We were well fed in snacks and in the gospel. We finished the week with water games, made funnier when soaking wet children ran into the church to get out of the rain. Then we cleaned. And rested. And I hope that, while the decorations are gone, that the light of Jesus is not; that we remember gospel joy in many moments, in many places. The light, as we learned, is not meant to be hidden.
It is hard to go from the “high” of this past week to Mark’s telling of the beheading of John the Baptizer. We had a little respite of the world this week; Mark dumps us back into the world. Perhaps Mark wants us to take seriously the way of the world; that there is anger, envy, jealousy, and unspeakable horrors. So too, are there costs for being a disciple. Proclaiming Christ, celebrating God, is not always part of a grand celebration. Sometimes being a Christ-follower is very hard work; at the least, it may be weird or unpleasant. At what we envision at its worst, we could follow in the history of martyrs.

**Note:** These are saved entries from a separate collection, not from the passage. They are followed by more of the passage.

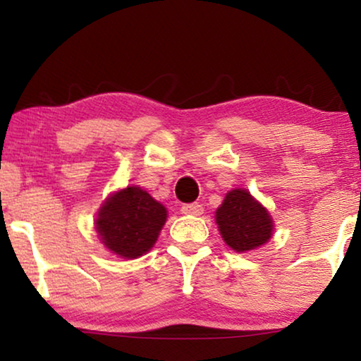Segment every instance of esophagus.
Wrapping results in <instances>:
<instances>
[{"label":"esophagus","mask_w":361,"mask_h":361,"mask_svg":"<svg viewBox=\"0 0 361 361\" xmlns=\"http://www.w3.org/2000/svg\"><path fill=\"white\" fill-rule=\"evenodd\" d=\"M180 212L185 215H202L204 214V205L202 204H184L180 207Z\"/></svg>","instance_id":"obj_1"}]
</instances>
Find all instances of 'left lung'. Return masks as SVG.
I'll return each mask as SVG.
<instances>
[{"label":"left lung","mask_w":361,"mask_h":361,"mask_svg":"<svg viewBox=\"0 0 361 361\" xmlns=\"http://www.w3.org/2000/svg\"><path fill=\"white\" fill-rule=\"evenodd\" d=\"M216 224L225 243L238 253L264 245L273 235V220L250 192L235 189L216 210Z\"/></svg>","instance_id":"1"}]
</instances>
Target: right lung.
<instances>
[{
    "label": "right lung",
    "mask_w": 361,
    "mask_h": 361,
    "mask_svg": "<svg viewBox=\"0 0 361 361\" xmlns=\"http://www.w3.org/2000/svg\"><path fill=\"white\" fill-rule=\"evenodd\" d=\"M167 212L140 187H126L111 195L98 212L97 231L110 251L137 258L152 248Z\"/></svg>",
    "instance_id": "add662e5"
}]
</instances>
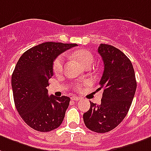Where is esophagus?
Segmentation results:
<instances>
[{
	"instance_id": "obj_1",
	"label": "esophagus",
	"mask_w": 151,
	"mask_h": 151,
	"mask_svg": "<svg viewBox=\"0 0 151 151\" xmlns=\"http://www.w3.org/2000/svg\"><path fill=\"white\" fill-rule=\"evenodd\" d=\"M71 99L73 100V101H79V100H80V98H79V97H72Z\"/></svg>"
}]
</instances>
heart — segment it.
<instances>
[{
	"mask_svg": "<svg viewBox=\"0 0 151 151\" xmlns=\"http://www.w3.org/2000/svg\"><path fill=\"white\" fill-rule=\"evenodd\" d=\"M73 57L78 61L79 63L85 68L91 66V65L93 62V56L90 51L86 50H77L73 53ZM63 65H64V57L62 55L58 56L54 60L53 64V72L55 73H60L63 70ZM81 85L78 84L74 86L75 90H80Z\"/></svg>",
	"mask_w": 151,
	"mask_h": 151,
	"instance_id": "1",
	"label": "heart"
}]
</instances>
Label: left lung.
<instances>
[{
	"label": "left lung",
	"instance_id": "obj_1",
	"mask_svg": "<svg viewBox=\"0 0 151 151\" xmlns=\"http://www.w3.org/2000/svg\"><path fill=\"white\" fill-rule=\"evenodd\" d=\"M98 51L104 63L98 88L103 89V93L100 105L90 101V110L83 114V119L90 130L106 133L118 127L127 116L137 82L132 63L121 50L101 44Z\"/></svg>",
	"mask_w": 151,
	"mask_h": 151
}]
</instances>
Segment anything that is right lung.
I'll list each match as a JSON object with an SVG mask.
<instances>
[{"mask_svg":"<svg viewBox=\"0 0 151 151\" xmlns=\"http://www.w3.org/2000/svg\"><path fill=\"white\" fill-rule=\"evenodd\" d=\"M77 44L44 42L25 51L12 74L13 99L17 112L28 126L40 132L60 127L70 104L66 96L48 94L56 58Z\"/></svg>","mask_w":151,"mask_h":151,"instance_id":"obj_1","label":"right lung"}]
</instances>
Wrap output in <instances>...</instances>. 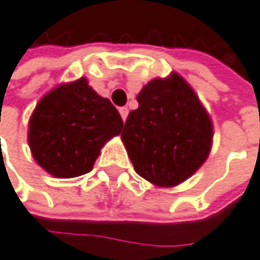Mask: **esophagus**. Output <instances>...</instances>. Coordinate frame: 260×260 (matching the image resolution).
<instances>
[{"mask_svg":"<svg viewBox=\"0 0 260 260\" xmlns=\"http://www.w3.org/2000/svg\"><path fill=\"white\" fill-rule=\"evenodd\" d=\"M119 113H121V118L125 121V119H127V116H128V108H127V107H121V108H119Z\"/></svg>","mask_w":260,"mask_h":260,"instance_id":"1","label":"esophagus"}]
</instances>
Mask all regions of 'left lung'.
I'll return each mask as SVG.
<instances>
[{
  "mask_svg": "<svg viewBox=\"0 0 260 260\" xmlns=\"http://www.w3.org/2000/svg\"><path fill=\"white\" fill-rule=\"evenodd\" d=\"M121 138L138 175L172 187L206 161L212 122L196 91L177 73L150 80L136 96Z\"/></svg>",
  "mask_w": 260,
  "mask_h": 260,
  "instance_id": "8db88e82",
  "label": "left lung"
}]
</instances>
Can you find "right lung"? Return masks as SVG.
Wrapping results in <instances>:
<instances>
[{
	"label": "right lung",
	"mask_w": 260,
	"mask_h": 260,
	"mask_svg": "<svg viewBox=\"0 0 260 260\" xmlns=\"http://www.w3.org/2000/svg\"><path fill=\"white\" fill-rule=\"evenodd\" d=\"M122 125L116 107L82 77L40 99L29 119L27 141L34 159L46 172L74 178L91 171L104 144Z\"/></svg>",
	"instance_id": "obj_1"
}]
</instances>
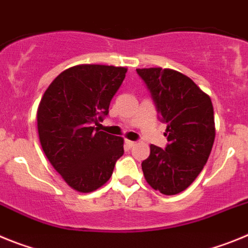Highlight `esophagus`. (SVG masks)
I'll return each mask as SVG.
<instances>
[{"instance_id": "34e87169", "label": "esophagus", "mask_w": 248, "mask_h": 248, "mask_svg": "<svg viewBox=\"0 0 248 248\" xmlns=\"http://www.w3.org/2000/svg\"><path fill=\"white\" fill-rule=\"evenodd\" d=\"M135 141H133V140H128V139H125V145L128 146V148H133V146L135 145Z\"/></svg>"}]
</instances>
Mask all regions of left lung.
I'll return each mask as SVG.
<instances>
[{
	"label": "left lung",
	"mask_w": 248,
	"mask_h": 248,
	"mask_svg": "<svg viewBox=\"0 0 248 248\" xmlns=\"http://www.w3.org/2000/svg\"><path fill=\"white\" fill-rule=\"evenodd\" d=\"M138 74L154 100L159 119L166 124L165 149L150 145L141 163L145 180L164 195L187 189L203 169L215 140L214 107L189 77L174 69L143 68Z\"/></svg>",
	"instance_id": "8db88e82"
}]
</instances>
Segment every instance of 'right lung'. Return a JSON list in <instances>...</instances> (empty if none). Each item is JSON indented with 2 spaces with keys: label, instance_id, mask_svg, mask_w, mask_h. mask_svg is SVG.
I'll return each instance as SVG.
<instances>
[{
  "label": "right lung",
  "instance_id": "obj_1",
  "mask_svg": "<svg viewBox=\"0 0 248 248\" xmlns=\"http://www.w3.org/2000/svg\"><path fill=\"white\" fill-rule=\"evenodd\" d=\"M126 68L79 64L50 83L37 111L46 156L72 189L92 192L110 179L124 154L120 137L94 128L109 113Z\"/></svg>",
  "mask_w": 248,
  "mask_h": 248
}]
</instances>
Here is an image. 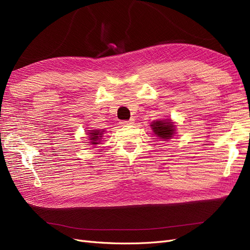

Where is the happy ending? Clearly, it is not in this passage from Mark. But really, it is there, buried, maybe, under the gruesome details of this story. Notice that Jesus is not mentioned in this story. Take a look – some will say that Jesus is not there. Others say, oh, yes, Jesus is there. How so?
Jesus is in this story in the form of gospel promise and hope. David Lose writes that: We believe, teach, and confess that Jesus came to make possible for us more than mere survival, more than mere persistence, more even than mere success. Jesus came to help us to imagine that there is more to this life than we can perceive. Jesus came to offer us not just more life, but abundant life. Jesus came so that there could be a better ending to our stories and the story of the world than we can imagine or construct on our own.
And when the Temple has just been destroyed, or your marriage is ending, or you’ve lost your job, or you fear your child will never speak to you again, or you’re pretty sure your friend has betrayed you, or you think you may just have screwed up the one relationship that meant something to you…then the possibility of another ending — a good ending — is, indeed, not just good news, but the best news you can imagine….As honest as Mark wants to be about the story of the world, he wants even more to testify to the story of God’s great love for the world.
(David Lose, workingpreacher.org, 7/14/12)
It is with Jesus that there is a happy ending – not to one piece of history, but to history and to creation and reconciliation in God’s time. Our individual stories are painful; Jesus is present to give us life – again, and over and over until we see Him face to face. Jesus changes everything.
With songs and joy and love, we danced before the Lord.